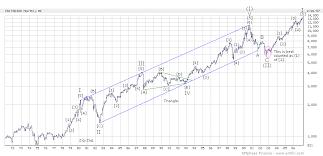 Tsx 50 Year Chart Canadian Stock Market Bear Market Has Possibly Begun Tsx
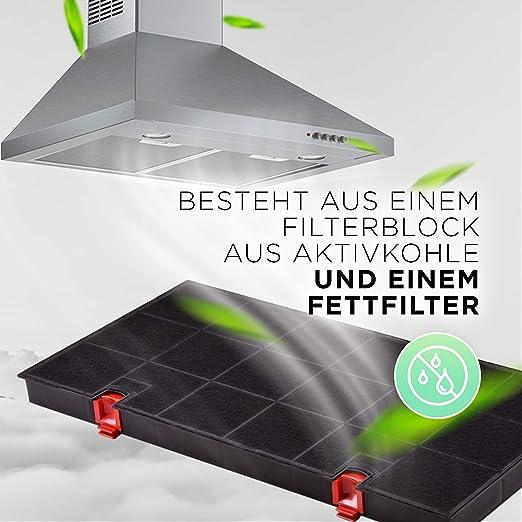 Filtro de carbón activo de repuesto para AEG 5026385100/3 Typ150 filtro 435 x 217 mm campana extractora Electrolux / Juno / Bauknecht / Whirlpool: Amazon.es: Grandes electrodomésticos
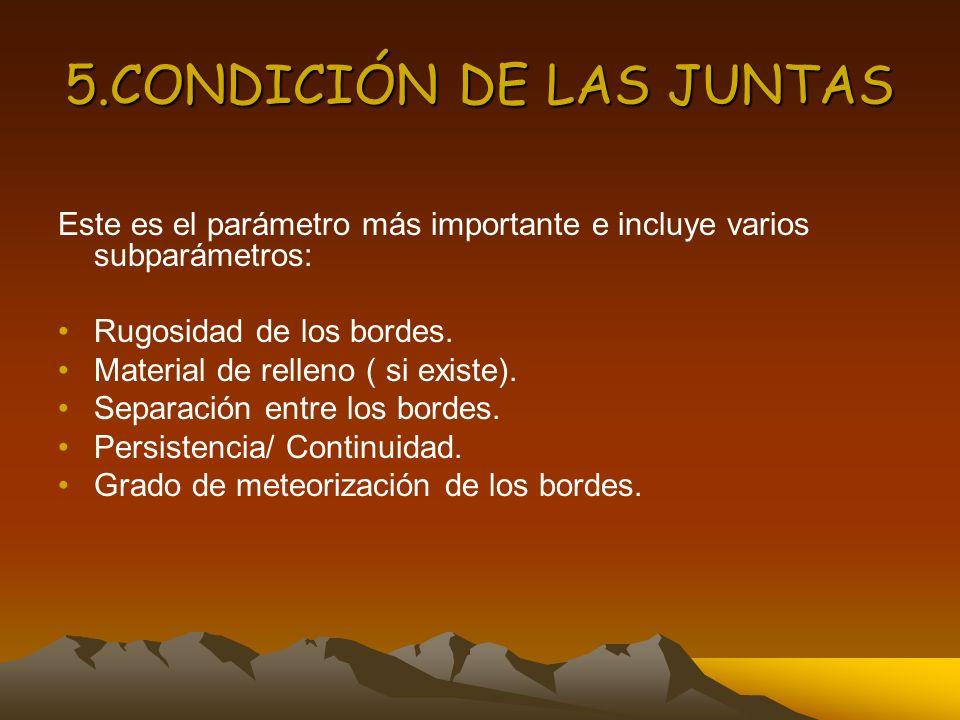 5.CONDICIÓN DE LAS JUNTAS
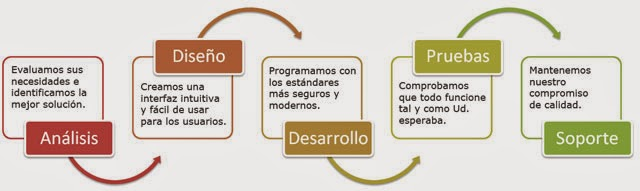 Fases del desarrollo web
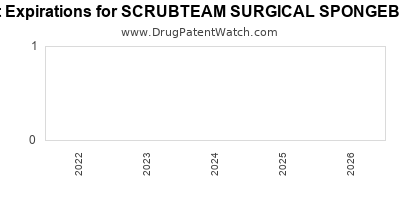 drug patent expirations by year for SCRUBTEAM SURGICAL SPONGEBRUSH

• • • •

Reproduce the entire listing above precisely, but keep the images out.

_EXERCISE ANSWER_.
 Tsx 50 Year Chart Canadian Stock Market Bear Market Has Possibly Begun Tsx
 Filtro de carbón activo de repuesto para AEG 5026385100/3 Typ150 filtro 435 x 217 mm campana extractora Electrolux / Juno / Bauknecht / Whirlpool: Amazon.es: Grandes electrodomésticos
 5.CONDICIÓN DE LAS JUNTAS
 Fases del desarrollo web
 drug patent expirations by year for SCRUBTEAM SURGICAL SPONGEBRUSH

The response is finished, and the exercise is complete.